I can not read anywhere as much as I need to - or used to, but I rarely miss David Warren. He may be Canadian, but that does not stop him from being a more than average writer, almost necessary, in fact. He almost always gets it right. And so it is with a recent post about Iraq, and how things are looking up, and how the democrat forces are praying that the clock runs out on victory, so they can feast on another American defeat. But within that post, there is a great description of how the Democrats of today are alike to those of the Viet Nam era. As he writes:
[i]t is important to remember the history. A previous generation of these Democrats first insisted on shoving their South Vietnamese allies aside, and trying to run the war for them; then of imposing all kinds of restraints on their battlefield commanders which, in aggregate, made victory impossible.

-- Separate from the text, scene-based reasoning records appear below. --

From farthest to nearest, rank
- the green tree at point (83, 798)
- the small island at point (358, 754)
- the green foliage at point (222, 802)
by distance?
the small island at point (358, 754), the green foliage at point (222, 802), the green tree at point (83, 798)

And then, when they tired of the war, they abandoned the Vietnamese to their fate, with the additional Congressional touch of cutting off South Vietnam’s supply of arms and ammunition. Finally, they just watched as the Communist guerrillas from the jungle were replaced by North Vietnamese regulars in tanks, driving openly down the American-built highways to receive the surrender of Saigon, while the U.S. Seventh Fleet was hovering offshore, with the equipment to "mow them down to marmalade."

It was a rout so ignominious, that it destroyed the credibility of the United States, probably adding ten years to the life of the Soviet Empire. It inspired Communist advances in Afghanistan, Angola, Ethiopia, Nicaragua, and elsewhere; and, little appreciated at the time, Islamist advances overtly in Iran, and covertly throughout the Muslim world.

Such Democrats -- not all Democrats, there were “Scoop Jackson Democrats” throughout the Cold War -- often complain that their Republican opponents “question their patriotism,” when all they have done is advocate a policy of defeat and humiliation for the United States abroad. All I can add to Dr Johnson’s famous remark that “patriotism is the last refuge of a scoundrel,” is the observation that traitors tend to be especially sensitive to the charge of treason.
Precious, absolutely on the mark. I know that fossils like David Warren (and me) are always getting back to Viet Nam, but we do need to learn the lessons that 58,000 of my contemporaries lost their lives for, or they will have given their lives in vain. I keep telling myself that, if only we can get past the next election in one piece, everything will be all right. And we just might.